- [Excerpt provided]:
>>>
Advances in endoscopic techniques have spurred the growth of awake in-office outpatient laryngeal procedures. Targeted applications of local anesthesia need to be effective because the common limiting factor for performing these procedures is patient tolerance (J Voice. 2019;33:732-746). For many patients who require multiple interventional treatments of the larynx and especially those at risk of being put under general anesthesia, awake in-office procedures may be the preferred treatment method.
Explore This IssueJanuary 2023
The posterior larynx, characterized by a rich network of sensory endings, is a problematic area to anesthetize and treat. Sensory reactions of the laryngeal adductor reflex result in laryngospasm, which decreases precision and increases complications or failure of the awake operation. One reason may be related to dual innervation by sensory fibers from the recurrent laryngeal nerve and the superior laryngeal nerve forming the interneural communications of the arytenoid plexus and Galen’s anastomosis (Laryngoscope. 2012;122:865-867). Also, the range of motion and velocity of the posterior larynx in the region of the arytenoid and interarytenoid is significantly greater than the anterior commissure. Treatment of the posterior glottis, such as laser ablation and therapeutic injection, is challenged by patient tolerance and limits the application of in-office awake procedures. In addition to standard patient preparation and anesthetization, we describe direct injection of local anesthetic into the posterior glottis to induce a temporary selective unilateral adductor vocal cord paresis allowing for increased patient tolerance of awake in-office treatment.
<<<
Resume the text on anesthetizing the posterior larynx for awake in-office procedures, starting after its last sentence. The material that follows comes from a different source than the text above.

- [Source material]:
>>>
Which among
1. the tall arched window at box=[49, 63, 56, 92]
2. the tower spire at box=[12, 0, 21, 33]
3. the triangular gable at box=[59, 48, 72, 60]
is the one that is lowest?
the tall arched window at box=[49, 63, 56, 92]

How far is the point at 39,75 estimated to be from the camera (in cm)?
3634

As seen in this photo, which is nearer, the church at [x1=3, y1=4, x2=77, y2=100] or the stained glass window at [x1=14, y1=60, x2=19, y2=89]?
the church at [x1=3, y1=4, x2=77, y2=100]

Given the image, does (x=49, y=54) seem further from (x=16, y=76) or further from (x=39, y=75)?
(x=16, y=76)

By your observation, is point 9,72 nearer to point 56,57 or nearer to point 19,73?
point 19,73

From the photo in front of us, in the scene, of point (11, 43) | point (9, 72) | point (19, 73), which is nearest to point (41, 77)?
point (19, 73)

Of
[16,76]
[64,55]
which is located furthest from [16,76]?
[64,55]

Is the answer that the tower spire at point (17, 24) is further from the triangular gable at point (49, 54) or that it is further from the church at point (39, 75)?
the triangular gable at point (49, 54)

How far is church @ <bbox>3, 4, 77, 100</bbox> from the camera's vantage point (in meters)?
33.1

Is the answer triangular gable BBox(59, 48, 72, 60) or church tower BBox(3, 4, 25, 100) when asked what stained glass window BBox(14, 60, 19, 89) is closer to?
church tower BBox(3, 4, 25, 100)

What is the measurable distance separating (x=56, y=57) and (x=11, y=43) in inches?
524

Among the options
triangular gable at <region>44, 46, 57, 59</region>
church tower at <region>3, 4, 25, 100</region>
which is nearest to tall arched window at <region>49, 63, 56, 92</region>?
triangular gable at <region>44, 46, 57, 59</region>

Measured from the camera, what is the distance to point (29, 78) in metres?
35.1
<<<
>>>
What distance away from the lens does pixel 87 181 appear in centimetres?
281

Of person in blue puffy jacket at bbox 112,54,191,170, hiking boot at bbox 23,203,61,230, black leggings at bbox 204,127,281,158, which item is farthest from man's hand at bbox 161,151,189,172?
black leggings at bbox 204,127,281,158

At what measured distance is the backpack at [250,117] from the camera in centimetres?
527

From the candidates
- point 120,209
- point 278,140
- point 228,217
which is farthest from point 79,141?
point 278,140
<<<
>>>
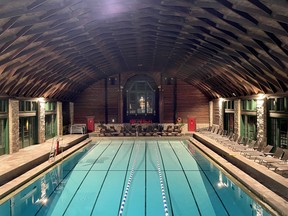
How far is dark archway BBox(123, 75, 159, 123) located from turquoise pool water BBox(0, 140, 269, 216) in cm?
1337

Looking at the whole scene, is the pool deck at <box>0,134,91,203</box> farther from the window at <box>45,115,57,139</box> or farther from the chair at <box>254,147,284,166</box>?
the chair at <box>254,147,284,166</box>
<<<
- [Task output]:
There are several methods of achieving local or regional anesthesia for awake laryngeal procedures. Topical anesthesia methods include a nebulized anesthetic, gargles, dripping of anesthetic superior to the larynx through the working nasolaryngoscope channel, and transtracheal lidocaine injection. Unilateral and bilateral superior laryngeal nerve blocks are also common local and regional anesthesia methods for laryngeal procedures.
We describe an anesthetic technique using direct intramuscular lidocaine injection to induce temporary adductor paresis and sensory loss. We most commonly use this method for patients with recurrent disease near the interarytenoid and arytenoid regions.
The patient is seated in the upright position, and lidocaine hydrochloride (HCl) 2% and oxymetazoline HCl 0.025% spray are administered to the nasal cavity for topical anesthesia and vasoconstriction. The oropharynx and larynx are further anesthetized with a laryngeal gargle of lidocaine HCl 4% 40 mg/mL (4% lidocaine) and/or butamben-tetracaine-benzocaine 2%–2%–14% 200 mg/sec (cetacaine). A supplemental 2 cc of 4% lidocaine is often delivered via transtracheal approach using a 23-gauge needle.
Under direct visualization via a nasopharyngoscope held by an assistant, the 2.0-inch 25-gauge needle, prepared with the double- bend technique, is passed through the thyrohyoid membrane just superior to the thyroid notch to enter the endolarynx (Laryngoscope. 2021;131:E1580-E1588). The two intramuscular targets most frequently injected are the thyroarytenoid/lateral cricoarytenoid (TA/LCA) muscles and the interarytenoid (IA) muscle (also referred to as the transverse arytenoid). The TA/LCA injection is placed lateral and deep to the vocal process of the arytenoid (Figure 1). The interarytenoid muscle injection is placed at the junction of the interarytenoid region and arytenoid, inferior to the vocal process. A volume of 1 ml 1% lidocaine with epinephrine is injected into one or both areas. After several minutes, reduced mobility of the true vocal fold is confirmed with a nasopharyngoscope.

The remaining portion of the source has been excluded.